From the entries that follow, copy every line with the word "after".

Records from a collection
——
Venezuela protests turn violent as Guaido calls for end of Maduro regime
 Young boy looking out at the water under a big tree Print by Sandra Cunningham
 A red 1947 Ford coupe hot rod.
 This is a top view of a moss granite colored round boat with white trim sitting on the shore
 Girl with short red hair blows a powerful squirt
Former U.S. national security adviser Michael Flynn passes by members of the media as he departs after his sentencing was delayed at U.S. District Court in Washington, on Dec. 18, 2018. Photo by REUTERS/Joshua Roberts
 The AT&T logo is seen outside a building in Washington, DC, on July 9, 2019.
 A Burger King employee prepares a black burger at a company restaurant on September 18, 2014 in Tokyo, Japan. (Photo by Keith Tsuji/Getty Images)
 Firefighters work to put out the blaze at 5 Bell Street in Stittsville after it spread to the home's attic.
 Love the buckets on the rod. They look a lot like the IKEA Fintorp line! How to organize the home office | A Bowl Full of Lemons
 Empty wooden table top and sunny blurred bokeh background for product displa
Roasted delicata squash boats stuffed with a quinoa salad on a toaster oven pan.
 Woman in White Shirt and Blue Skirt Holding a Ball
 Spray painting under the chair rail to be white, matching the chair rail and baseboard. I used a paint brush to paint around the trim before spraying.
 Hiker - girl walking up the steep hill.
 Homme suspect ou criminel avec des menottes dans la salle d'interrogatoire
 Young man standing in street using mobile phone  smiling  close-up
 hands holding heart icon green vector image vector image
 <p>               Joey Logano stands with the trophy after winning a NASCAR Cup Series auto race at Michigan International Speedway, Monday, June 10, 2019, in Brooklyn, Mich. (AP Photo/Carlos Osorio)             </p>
——
» Answer below:
Former U.S. national security adviser Michael Flynn passes by members of the media as he departs after his sentencing was delayed at U.S. District Court in Washington, on Dec. 18, 2018. Photo by REUTERS/Joshua Roberts
 Firefighters work to put out the blaze at 5 Bell Street in Stittsville after it spread to the home's attic.
 <p>               Joey Logano stands with the trophy after winning a NASCAR Cup Series auto race at Michigan International Speedway, Monday, June 10, 2019, in Brooklyn, Mich. (AP Photo/Carlos Osorio)             </p>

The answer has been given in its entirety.